**Direction A**
In the patent claims, what does the gas source provide to the multi-stage pump?
**Direction B**
List the numbers of every claim in the patent claims that refers directly to claim 1.
**Direction C**
Please reproduce word for word the part of the patent claims that opens with the words containing "4. The system" and closes with "into the multi-stage pump.".

**Text provided**

_____

2. The system of claim 1, wherein the first pump is an integrated
point of use pump.
3. The system of claim 1, wherein the second pump is a multi-stage
pump.
4. The system of claim 3, wherein the multi-stage pump further
comprises a gas inlet port and a regulator coupled to the gas inlet
port to regulate the flow of gas into the multi-stage pump.
5. The system of claim 4, further comprising a gas source coupled
to the regulator to provide an inert gas or compressed dry air to
the multi-stage pump.
6. The system of claim 1, wherein the second pump is a roughing
pump.
7. The system of claim 1, further comprising a controller coupled
to the second pump, wherein the controller activates the second
pump when the power consumption of the first pump exceeds a
predetermined level.
8. The system of claim 1, wherein the vacuum chamber comprises a
transfer chamber, a load lock, or a substrate processing
chamber.
9. A method of reducing the power consumption of a first pump
coupled to a vacuum chamber in a substrate processing system the
method comprising: measuring the power consumption of the first
pump; comparing the measured power consumption to a first
predetermined power consumption of the first pump; and activating a
second pump coupled to an exhaust port of the first pump upon the
measured power consumption of the first pump falling below the
first predetermined power consumption of the first pump to reduce
the exhaust pressure of the first pump.
10. The method of claim 9, wherein the first pump is an integrated
point of use pump.
11. The method of claim 9, wherein the second pump is a multi-stage
pump.
12. The method of claim 9, wherein the second pump is a roughing
pump.

_____

[Data entries]
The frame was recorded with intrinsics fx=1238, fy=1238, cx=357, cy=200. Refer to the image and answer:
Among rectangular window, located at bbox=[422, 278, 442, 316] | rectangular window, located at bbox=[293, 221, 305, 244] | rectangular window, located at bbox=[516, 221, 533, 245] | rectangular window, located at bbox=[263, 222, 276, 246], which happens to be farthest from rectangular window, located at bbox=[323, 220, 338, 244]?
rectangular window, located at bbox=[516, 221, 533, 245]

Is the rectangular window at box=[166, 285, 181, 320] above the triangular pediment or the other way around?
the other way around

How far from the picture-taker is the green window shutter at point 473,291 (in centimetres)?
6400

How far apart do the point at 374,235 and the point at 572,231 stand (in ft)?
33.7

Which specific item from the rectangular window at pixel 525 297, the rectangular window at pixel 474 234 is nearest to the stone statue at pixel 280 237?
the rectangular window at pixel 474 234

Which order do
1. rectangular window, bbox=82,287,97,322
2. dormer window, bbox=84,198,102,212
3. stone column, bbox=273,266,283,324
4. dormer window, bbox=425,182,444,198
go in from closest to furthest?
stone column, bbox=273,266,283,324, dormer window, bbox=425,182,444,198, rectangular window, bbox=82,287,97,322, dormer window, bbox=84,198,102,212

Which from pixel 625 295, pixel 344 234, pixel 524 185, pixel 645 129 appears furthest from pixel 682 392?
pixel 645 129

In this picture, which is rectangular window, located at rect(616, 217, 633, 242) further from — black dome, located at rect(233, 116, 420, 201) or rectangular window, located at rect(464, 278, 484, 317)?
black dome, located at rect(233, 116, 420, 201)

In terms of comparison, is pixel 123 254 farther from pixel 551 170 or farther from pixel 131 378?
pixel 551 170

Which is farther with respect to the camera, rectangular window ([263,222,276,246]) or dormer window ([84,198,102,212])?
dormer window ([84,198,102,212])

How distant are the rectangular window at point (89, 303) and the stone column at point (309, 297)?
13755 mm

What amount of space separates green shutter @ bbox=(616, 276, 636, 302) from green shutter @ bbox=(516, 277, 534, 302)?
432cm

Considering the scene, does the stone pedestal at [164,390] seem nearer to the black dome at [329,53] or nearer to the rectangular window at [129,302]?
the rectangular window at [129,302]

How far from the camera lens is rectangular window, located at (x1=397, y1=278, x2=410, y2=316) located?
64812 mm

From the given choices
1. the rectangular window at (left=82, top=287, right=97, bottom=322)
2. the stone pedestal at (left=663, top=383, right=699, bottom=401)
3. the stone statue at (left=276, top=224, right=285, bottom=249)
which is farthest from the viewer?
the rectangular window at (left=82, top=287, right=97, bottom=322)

_____

**Worked solution A**
An inert gas or compressed dry air.

**Worked solution B**
2, 3, 6, 7, 8

**Worked solution C**
4. The system of claim 3, wherein the multi-stage pump further
comprises a gas inlet port and a regulator coupled to the gas inlet
port to regulate the flow of gas into the multi-stage pump.